À Fessenheim (Haut-Rhin),
La centrale nucléaire de Fessenheim, perdue au milieu des champs de maïs et des pylônes électriques, n’est pas devenue une friche depuis son débranchement il y a cinq ans. Son démantèlement, bien qu’en cours, mobilise encore « près de 400 personnes sur place ».
« C’est loin des 1.200 employés qui œuvraient lors de son fonctionnement, mais il reste de l’activité », souligne Claude Brender, le maire de la commune. Récemment, le nom de Fessenheim a refait surface dans le débat public à la mi-juin, notamment à travers une proposition de loi Gremillet concernant la trajectoire énergétique de la France, qui envisageait la réouverture de la centrale. Proposée par le Rassemblement national (RN), cette idée a été rapidement rejetée, suscitant néanmoins de vifs échanges.
« Certains m’ont demandé si un redémarrage était envisageable, mais cela me semble irréel !, s’exclame l’édile. Les personnes informées de la situation savent que cela est impossible. » Nicolas Goldberg, un expert en énergie chez Colombus Consulting, confirme : « Les deux réacteurs sont en phase de démantèlement, le circuit primaire a été décontaminé à l’acide, et il n’existe plus de soubassements pour une reprise de l’activité. »
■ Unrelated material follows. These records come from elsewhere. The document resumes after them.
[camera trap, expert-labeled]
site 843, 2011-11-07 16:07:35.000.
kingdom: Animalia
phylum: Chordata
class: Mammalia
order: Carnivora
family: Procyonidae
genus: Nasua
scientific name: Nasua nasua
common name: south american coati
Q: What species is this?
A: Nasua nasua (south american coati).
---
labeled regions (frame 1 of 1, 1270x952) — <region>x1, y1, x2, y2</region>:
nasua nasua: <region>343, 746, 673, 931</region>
Une proposition de loi qui suscite la colère à Fessenheim
Goldberg exprime également son incompréhension face à cette proposition du RN. « Cela revient à un coup de communication, et manifestement, cela fonctionne puisqu’on en parle », déclare Raphaël Schellenberger, député des Républicains de la circonscription. « C’est une démarche regrettable qui fait écho à la douleur des ouvriers ayant travaillé ici et à celle de tout un territoire. »
Dans cette petite région d’Alsace, située au bord du Rhin entre Colmar et Mulhouse, la centrale nucléaire est encore perçue comme faisant partie intégrante du paysage. La mention d’un potentiel redémarrage ne laisse pas indifférent. « C’est absurde ! Pourquoi voter des lois sur des sujets que l’on sait impossibles ? On ne peut pas rouvrir une centrale comme ça du jour au lendemain ! », s’indigne Nadège, depuis la boulangerie de la rue principale.
Avec l’arrêt de la production d’électricité et les départs de nombreux employés, la ville a effectivement constaté une réduction de l’activité commerciale. « Bien sûr, nous vendons moins de sandwichs le midi, mais nous avons su nous adapter », indique-t-elle. Dans un snack-restaurant voisin, le propriétaire partage un sentiment similaire. « Il subsiste moins d’activité car moins de personnes travaillent ici, mais je ne regrette pas de m’être installé ici. Il faut que Fessenheim continue de vivre », dit-il, qualifiant cette potentielle réouverture de « non-sens ». « Nous ne pouvons pas revenir en arrière, c’est du passé ! »
« Fessenheim doit rester un site nucléaire »
En regardant vers l’avenir, un projet de technocentre est en préparation, destiné à devenir une « usine pour le recyclage de métaux très faiblement radioactifs (TFA) issus du démantèlement de centrales nucléaires », selon EDF. « Ce projet devrait voir le jour vers 2031 ou 2032 et pourrait générer 200 emplois », précise le maire, qui rêve également de l’implantation d’une nouvelle centrale nucléaire.
« C’est mon combat. Nous avons la ressource, le réseau, toutes les infrastructures nécessaires pour redémarrer une production d’électricité. Peut-être pas avec de grands EPR, mais avec de petits réacteurs », augure-t-il, bien conscient que cela « prendra des années, voire des décennies ». Le député Schellenberger partage cette vision : « Fessenheim doit rester un site nucléaire, les installations sont adéquates. »
Pour la population, cette vision n’apparaît pas comme une menace. « Ayant grandi à proximité, cela ne m’a jamais dérangé », confie la boulangère Nadège. « Pour les réacteurs actuels, c’est irréversible maintenant. Mais s’il y a de nouveaux projets… aucun souci », ajoute Marie, nouvellement installée avec sa famille dans cette commune où tout est à portée. « École, collège, commerces, supermarché, santé, nous n’avons pas besoin de partir », détaille-t-elle, draisienne en main, avant de se rendre à l’école maternelle pour son fils.
« La fermeture de la centrale est perçue ici comme un traumatisme, une gâchis et un fiasco financier. C’était purement une décision politique », conclut Claude Brender. « Nous avons perdu une centaine d’habitants, mais nous sommes en train de les récupérer et nous dépasserons bientôt 2.500. De nouveaux projets d’entreprises émergent, notre territoire demeure dynamique. » Et il continue de célébrer !, rapporte TopTribune.